Copy the material below verbatim, from the line containing "Of the field" through the end of the material, with both ends included.

[Items from a dataset]
§

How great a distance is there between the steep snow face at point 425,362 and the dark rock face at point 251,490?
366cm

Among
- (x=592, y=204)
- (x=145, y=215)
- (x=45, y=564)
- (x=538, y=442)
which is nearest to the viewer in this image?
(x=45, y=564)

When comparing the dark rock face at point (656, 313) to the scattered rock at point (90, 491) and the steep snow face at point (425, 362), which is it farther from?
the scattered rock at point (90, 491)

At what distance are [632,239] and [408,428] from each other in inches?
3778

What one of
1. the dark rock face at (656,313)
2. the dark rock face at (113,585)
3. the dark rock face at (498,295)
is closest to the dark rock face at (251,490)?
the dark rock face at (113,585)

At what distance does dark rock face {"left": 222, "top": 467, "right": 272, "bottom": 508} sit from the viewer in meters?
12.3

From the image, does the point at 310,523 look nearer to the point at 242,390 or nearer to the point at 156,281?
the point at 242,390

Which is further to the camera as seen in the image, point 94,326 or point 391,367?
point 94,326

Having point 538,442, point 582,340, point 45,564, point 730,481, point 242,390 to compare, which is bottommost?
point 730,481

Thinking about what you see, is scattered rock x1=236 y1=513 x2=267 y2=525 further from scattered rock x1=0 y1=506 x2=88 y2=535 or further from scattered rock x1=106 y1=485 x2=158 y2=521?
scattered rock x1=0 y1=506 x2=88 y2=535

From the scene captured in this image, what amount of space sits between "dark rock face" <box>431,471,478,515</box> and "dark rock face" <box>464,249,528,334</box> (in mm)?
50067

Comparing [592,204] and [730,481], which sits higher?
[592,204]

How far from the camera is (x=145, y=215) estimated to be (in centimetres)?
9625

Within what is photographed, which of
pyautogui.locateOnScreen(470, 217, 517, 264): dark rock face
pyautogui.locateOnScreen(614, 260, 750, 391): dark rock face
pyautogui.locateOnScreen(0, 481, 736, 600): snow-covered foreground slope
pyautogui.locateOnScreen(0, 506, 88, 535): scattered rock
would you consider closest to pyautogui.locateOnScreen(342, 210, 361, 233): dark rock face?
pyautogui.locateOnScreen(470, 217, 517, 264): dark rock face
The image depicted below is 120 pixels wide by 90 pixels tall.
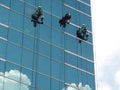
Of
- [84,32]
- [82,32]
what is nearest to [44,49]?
[82,32]

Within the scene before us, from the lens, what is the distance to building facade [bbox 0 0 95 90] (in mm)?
58438

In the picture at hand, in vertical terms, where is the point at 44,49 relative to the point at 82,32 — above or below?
below

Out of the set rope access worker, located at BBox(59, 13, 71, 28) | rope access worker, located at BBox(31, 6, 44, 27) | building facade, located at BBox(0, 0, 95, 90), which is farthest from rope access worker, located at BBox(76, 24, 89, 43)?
rope access worker, located at BBox(31, 6, 44, 27)

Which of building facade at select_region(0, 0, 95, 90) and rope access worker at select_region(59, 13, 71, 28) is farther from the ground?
rope access worker at select_region(59, 13, 71, 28)

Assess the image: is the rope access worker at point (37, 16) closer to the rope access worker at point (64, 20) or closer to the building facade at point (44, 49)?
the building facade at point (44, 49)

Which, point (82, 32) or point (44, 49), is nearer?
point (44, 49)

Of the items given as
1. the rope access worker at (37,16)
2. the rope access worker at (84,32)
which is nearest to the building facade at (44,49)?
the rope access worker at (37,16)

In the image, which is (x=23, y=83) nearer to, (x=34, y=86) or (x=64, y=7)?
(x=34, y=86)

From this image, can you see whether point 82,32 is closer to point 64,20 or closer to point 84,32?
point 84,32

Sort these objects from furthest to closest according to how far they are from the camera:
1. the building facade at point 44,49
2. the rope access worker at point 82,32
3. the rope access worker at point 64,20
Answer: the rope access worker at point 82,32, the rope access worker at point 64,20, the building facade at point 44,49

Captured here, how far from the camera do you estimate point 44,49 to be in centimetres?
6259

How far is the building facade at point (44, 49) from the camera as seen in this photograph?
2301 inches

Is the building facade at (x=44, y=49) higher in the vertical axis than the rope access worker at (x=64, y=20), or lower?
lower

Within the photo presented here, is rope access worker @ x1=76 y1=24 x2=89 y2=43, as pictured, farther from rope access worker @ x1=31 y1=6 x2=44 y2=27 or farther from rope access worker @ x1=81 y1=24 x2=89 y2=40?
rope access worker @ x1=31 y1=6 x2=44 y2=27
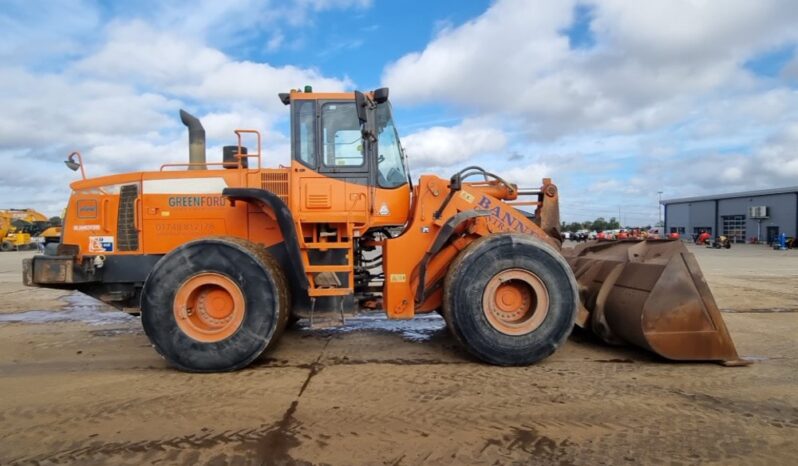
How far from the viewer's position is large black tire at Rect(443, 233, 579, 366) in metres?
5.19

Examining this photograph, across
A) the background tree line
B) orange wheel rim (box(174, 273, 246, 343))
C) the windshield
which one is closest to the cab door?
the windshield

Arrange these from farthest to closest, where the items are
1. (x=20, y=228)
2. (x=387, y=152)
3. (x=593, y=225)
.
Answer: (x=593, y=225) < (x=20, y=228) < (x=387, y=152)

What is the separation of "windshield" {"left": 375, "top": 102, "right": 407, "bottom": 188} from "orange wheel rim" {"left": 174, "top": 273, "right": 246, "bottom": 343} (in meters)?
2.05

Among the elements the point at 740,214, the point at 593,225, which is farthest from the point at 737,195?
the point at 593,225

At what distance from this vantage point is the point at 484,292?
17.2 ft

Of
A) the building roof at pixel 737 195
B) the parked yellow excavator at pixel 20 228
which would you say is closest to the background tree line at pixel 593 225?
the building roof at pixel 737 195

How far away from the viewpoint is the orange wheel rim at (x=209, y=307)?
5.15 meters

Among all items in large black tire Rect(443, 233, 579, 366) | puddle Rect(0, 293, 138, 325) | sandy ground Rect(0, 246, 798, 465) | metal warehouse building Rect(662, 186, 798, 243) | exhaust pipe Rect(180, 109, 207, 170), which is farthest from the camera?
metal warehouse building Rect(662, 186, 798, 243)

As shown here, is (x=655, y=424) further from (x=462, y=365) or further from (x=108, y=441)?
(x=108, y=441)

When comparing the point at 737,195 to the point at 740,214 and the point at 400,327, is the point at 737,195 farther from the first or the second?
the point at 400,327

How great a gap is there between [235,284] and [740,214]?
55.0 m

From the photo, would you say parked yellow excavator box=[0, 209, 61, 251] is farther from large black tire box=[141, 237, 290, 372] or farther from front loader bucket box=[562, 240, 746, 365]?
front loader bucket box=[562, 240, 746, 365]

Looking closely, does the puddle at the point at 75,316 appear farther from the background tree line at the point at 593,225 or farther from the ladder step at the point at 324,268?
the background tree line at the point at 593,225

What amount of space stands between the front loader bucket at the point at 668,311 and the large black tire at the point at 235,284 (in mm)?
3701
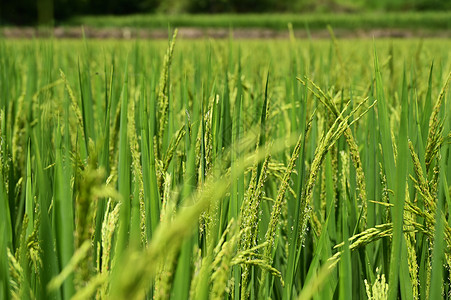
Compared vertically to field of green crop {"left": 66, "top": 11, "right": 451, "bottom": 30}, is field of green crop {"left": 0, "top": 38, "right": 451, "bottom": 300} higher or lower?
lower

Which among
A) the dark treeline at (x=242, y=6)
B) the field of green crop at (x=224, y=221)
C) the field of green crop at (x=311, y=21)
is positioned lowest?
the field of green crop at (x=224, y=221)

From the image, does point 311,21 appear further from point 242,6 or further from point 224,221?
point 224,221

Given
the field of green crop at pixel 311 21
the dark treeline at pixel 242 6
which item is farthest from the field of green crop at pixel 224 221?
the dark treeline at pixel 242 6

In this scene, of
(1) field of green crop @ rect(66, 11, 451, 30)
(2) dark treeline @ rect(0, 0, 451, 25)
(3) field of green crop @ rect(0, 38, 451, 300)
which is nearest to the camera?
(3) field of green crop @ rect(0, 38, 451, 300)

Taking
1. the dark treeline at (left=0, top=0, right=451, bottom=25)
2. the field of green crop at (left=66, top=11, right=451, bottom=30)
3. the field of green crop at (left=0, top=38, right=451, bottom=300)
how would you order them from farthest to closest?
the dark treeline at (left=0, top=0, right=451, bottom=25), the field of green crop at (left=66, top=11, right=451, bottom=30), the field of green crop at (left=0, top=38, right=451, bottom=300)

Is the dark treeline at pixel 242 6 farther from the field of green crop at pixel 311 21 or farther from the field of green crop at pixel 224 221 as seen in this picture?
the field of green crop at pixel 224 221

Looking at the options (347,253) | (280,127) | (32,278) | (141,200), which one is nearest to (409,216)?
(347,253)

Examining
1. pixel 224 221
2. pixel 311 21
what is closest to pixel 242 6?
pixel 311 21

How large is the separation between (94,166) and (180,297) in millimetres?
157

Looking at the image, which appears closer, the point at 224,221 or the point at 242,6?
the point at 224,221

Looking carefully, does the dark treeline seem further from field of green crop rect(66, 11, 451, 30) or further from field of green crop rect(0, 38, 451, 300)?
field of green crop rect(0, 38, 451, 300)

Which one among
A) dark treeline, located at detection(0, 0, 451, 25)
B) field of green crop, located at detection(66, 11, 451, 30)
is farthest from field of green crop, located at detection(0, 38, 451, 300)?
dark treeline, located at detection(0, 0, 451, 25)

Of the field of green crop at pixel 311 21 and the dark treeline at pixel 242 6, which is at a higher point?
the dark treeline at pixel 242 6

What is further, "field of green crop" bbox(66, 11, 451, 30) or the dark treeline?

§

• _Complete response_
Of the field of green crop at pixel 311 21 and the dark treeline at pixel 242 6, which is at a higher point?
the dark treeline at pixel 242 6

What is further, "field of green crop" bbox(66, 11, 451, 30) or the dark treeline?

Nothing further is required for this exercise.